Selon l’étude, les salariés français semblent également mal évaluer l’impact du numérique sur l’emploi et la nécessité d’acquérir de nouvelles compétences. Alors que 85 % des emplois de 2030 n’existent pas encore, seuls 34 % d’entre eux ressentent l’urgence de se former. Alors qu’au niveau mondial, c’est près d’une personne sur deux (47 %) qui ressent la nécessité de se former pour faire évoluer ses compétences face à l’impact du digital. « Notre responsabilité est collective pour leur faire prendre conscience de l’importance de la formation tout au long de la vie, afin d’assurer leur employabilité face aux transformations des métiers provoquées par le numérique », affirme Lucas Tourny.

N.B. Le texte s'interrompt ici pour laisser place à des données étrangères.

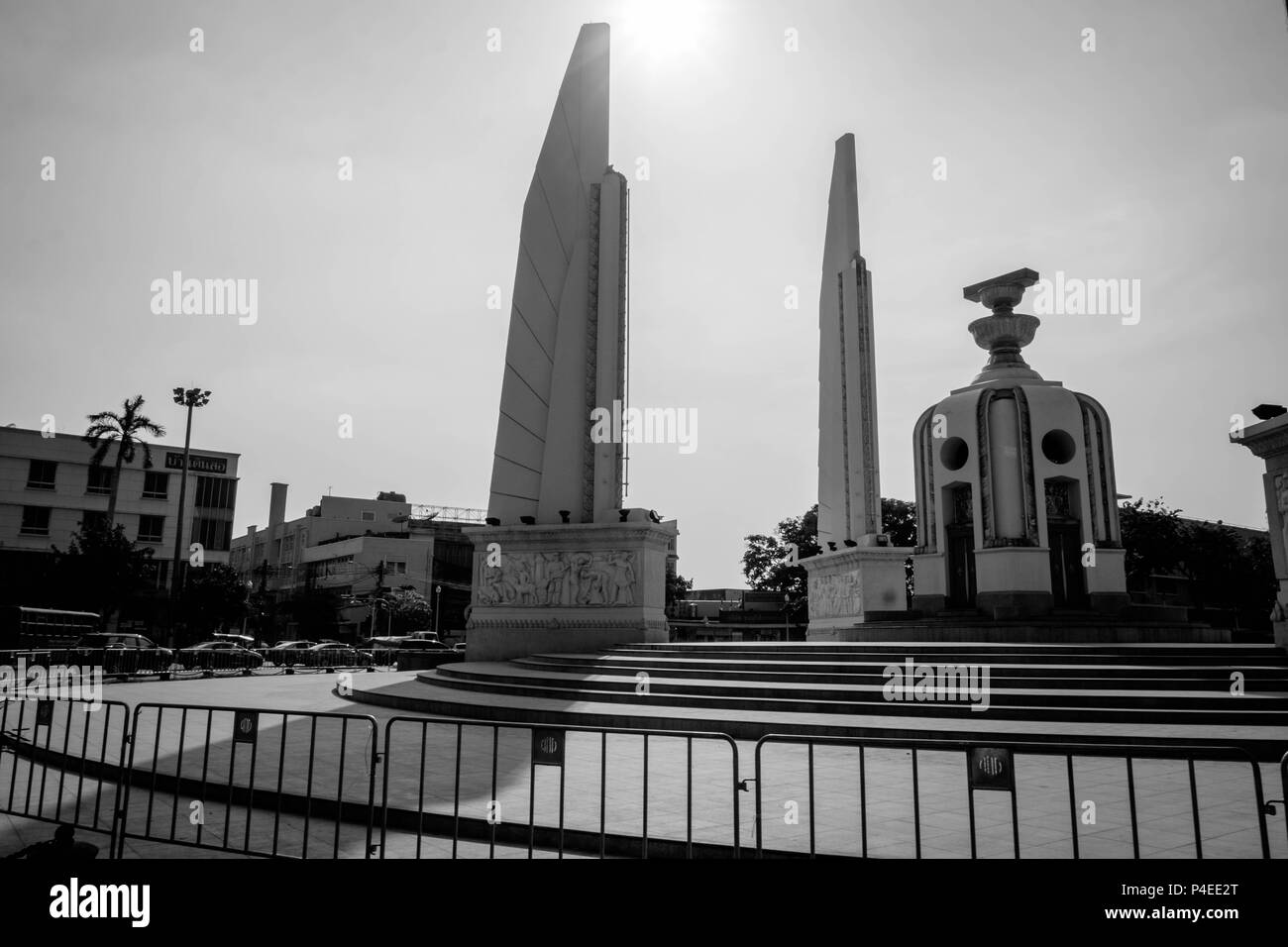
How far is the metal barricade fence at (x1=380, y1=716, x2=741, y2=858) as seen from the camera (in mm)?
4508

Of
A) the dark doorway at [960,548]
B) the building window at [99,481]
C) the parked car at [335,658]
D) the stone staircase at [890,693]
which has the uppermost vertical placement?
the building window at [99,481]

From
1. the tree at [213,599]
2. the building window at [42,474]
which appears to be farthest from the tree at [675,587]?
the building window at [42,474]

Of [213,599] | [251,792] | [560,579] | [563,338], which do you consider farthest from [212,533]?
[251,792]

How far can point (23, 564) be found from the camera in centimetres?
4369

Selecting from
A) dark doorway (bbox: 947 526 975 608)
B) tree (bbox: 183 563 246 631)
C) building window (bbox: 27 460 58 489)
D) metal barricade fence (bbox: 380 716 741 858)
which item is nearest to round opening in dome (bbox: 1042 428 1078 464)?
dark doorway (bbox: 947 526 975 608)

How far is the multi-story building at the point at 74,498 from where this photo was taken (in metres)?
44.1

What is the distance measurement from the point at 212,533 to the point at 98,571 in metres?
21.3

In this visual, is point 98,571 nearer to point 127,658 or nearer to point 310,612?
point 127,658

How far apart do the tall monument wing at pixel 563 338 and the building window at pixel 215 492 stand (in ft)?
132

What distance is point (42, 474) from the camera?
45438mm

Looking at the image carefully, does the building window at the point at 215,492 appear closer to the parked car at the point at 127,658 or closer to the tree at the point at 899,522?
the parked car at the point at 127,658

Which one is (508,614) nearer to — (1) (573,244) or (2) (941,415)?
(1) (573,244)
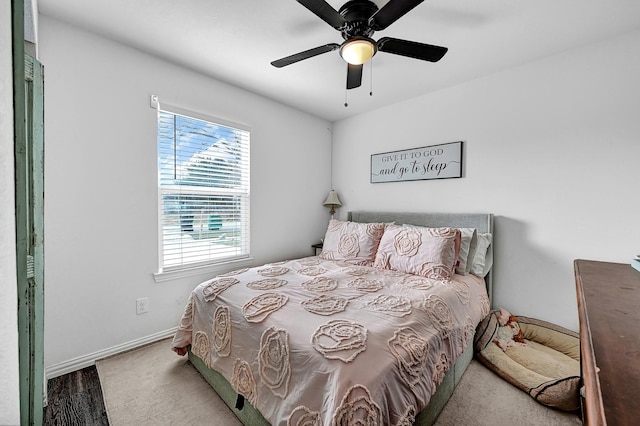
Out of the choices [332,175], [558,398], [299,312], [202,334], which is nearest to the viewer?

Outre cette méconnaissance de l’impact du numérique sur les métiers, et de la nécessité de la formation, les salariés français sont aussi plus nombreux à considérer que c’est à leur employeur de les former. A la question « pensez-vous que c’est la responsabilité de votre employeur de vous former au numérique ? », près de 90 % des salariés français ont répondu par l’affirmative. L’Hexagone se situe au deuxième rang des pays les plus exigeants envers les patrons juste derrière la très étatique et centralisée Chine. En moyenne, pour l’ensemble des interrogés dans le monde, ce chiffre est de 76 %.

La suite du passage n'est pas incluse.